Gegrillt haben wir auch.

 Am 12.11. 2017 ab 10.00 Uhr geht es weiter.


----------



## Lajos1 (2. November 2017)

*AW: Hamburger Wurftage*

Hallo,

na, schönes Wetter habt ihr ja gehabt, war aber wohl recht kühl. Die Teilnehmer wirken etwas "unterkühlt".

Petri Heil

Lajos


----------



## Thomas E. (7. März 2018)

*AW: Hamburger Wurftage*

Hamburger Wurftag im Frühjahr !


 Am 25.03. wird u.a. der bekannte Trond Syrstad (LTS) aus Norwegen beim Werfertreffen anwesend sein.
 Trond wird sicher neben persönlichen Tipps auch eine Demo seiner Fertigkeiten mit Fliegengerät geben.

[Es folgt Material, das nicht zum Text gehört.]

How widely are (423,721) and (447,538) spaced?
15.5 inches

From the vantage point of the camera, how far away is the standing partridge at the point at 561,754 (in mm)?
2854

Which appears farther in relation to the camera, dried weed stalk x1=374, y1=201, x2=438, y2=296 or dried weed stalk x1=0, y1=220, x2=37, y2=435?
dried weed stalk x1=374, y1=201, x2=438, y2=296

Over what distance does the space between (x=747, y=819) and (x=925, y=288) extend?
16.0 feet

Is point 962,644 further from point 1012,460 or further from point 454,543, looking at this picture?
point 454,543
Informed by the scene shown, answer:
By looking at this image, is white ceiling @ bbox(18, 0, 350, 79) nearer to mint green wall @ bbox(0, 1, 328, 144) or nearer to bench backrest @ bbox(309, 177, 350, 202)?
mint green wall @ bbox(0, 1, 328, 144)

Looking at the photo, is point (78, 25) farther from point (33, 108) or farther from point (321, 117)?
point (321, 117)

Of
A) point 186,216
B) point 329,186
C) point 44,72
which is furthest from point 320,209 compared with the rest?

Sonst läuft alles wie immer, Kaffee wird gekocht, Würstchen oder anderes Grillgut müssen mitgebracht werden.


----------



## Hering 58 (8. März 2018)

*AW: Hamburger Wurftage*

Moin  Moin Thomas,  
Sind  am 11.03  auch Wurftage.


----------



## Thomas E. (8. März 2018)

*AW: Hamburger Wurftage*

Hallo,

wegen Eis nicht.

Aber an der Alster ist "ersatzweise":
https://www.facebook.com/events/154079175259105/

Ich werde da sein.


----------



## Lajos1 (8. März 2018)

*AW: Hamburger Wurftage*

Hallo,

na, dann viel Spass mit Theo.

Gruß

Lajos


----------



## Hering 58 (8. März 2018)

*AW: Hamburger Wurftage*

Hallo Thomas,
ist es da: Kaemmererufer 25, 22303 Hamburg.


----------



## Thomas E. (8. März 2018)

*AW: Hamburger Wurftage*

Ja,

denke ich doch.


----------



## Hering 58 (8. März 2018)

*AW: Hamburger Wurftage*

Ist notiert,wenn alles klapp werde ich da mal aufschlagen.#6


----------



## Hering 58 (10. März 2018)

*AW: Hamburger Wurftage*

Wer ist morgen auch dabei ,bei den Hamburger Wurf tage ?


----------



## Hering 58 (11. März 2018)

*AW: Hamburger Wurftage*

War heute bei dem Hamburger Wurf-tage und es war super.Viele nette Leute getroffen, waren alle sehr hilfsbereit.Hab auch ein paar Worte mit Thomas E. geschnackt. Wenn ich es hinkriege bin ich am 25.03.wieder dabei.


----------



## Thomas E. (12. März 2018)

*AW: Hamburger Wurftage*

Moin, 

das war "Solitip an der Alster."
Nette Location.

Am 25.03. dann wieder der HH- Wurftag, wie gewohnt im Naturbad Kiwittsmoor, 
 Hohe Liedt 9, 22417 Hamburg.
Ab 10.00 Uhr.

Hartmut, dann könnte es ja für Dich mal zum praktischen Teil übergehen.


----------



## Hering 58 (12. März 2018)

*AW: Hamburger Wurftage*

Thomas,das kriegen wir hin.:q


----------



## nobbi1962 (12. März 2018)

*AW: Hamburger Wurftage*

in dem Moorbad hab ich mal schwimmen gelernt


----------



## Hering 58 (12. März 2018)

*AW: Hamburger Wurftage*



nobbi1962 schrieb:


> in dem Moorbad hab ich mal schwimmen gelernt



Mach mir jetzt keine Angst.:m


----------



## nobbi1962 (12. März 2018)

*AW: Hamburger Wurftage*

da waren noch am rand die alten holzdalben , an die becken, da muß ich ja auch mal  gucken.


----------



## Hering 58 (16. März 2018)

*AW: Hamburger Wurftage*



nobbi1962 schrieb:


> da waren noch am rand die alten holzdalben , an die becken, da muß ich ja auch mal  gucken.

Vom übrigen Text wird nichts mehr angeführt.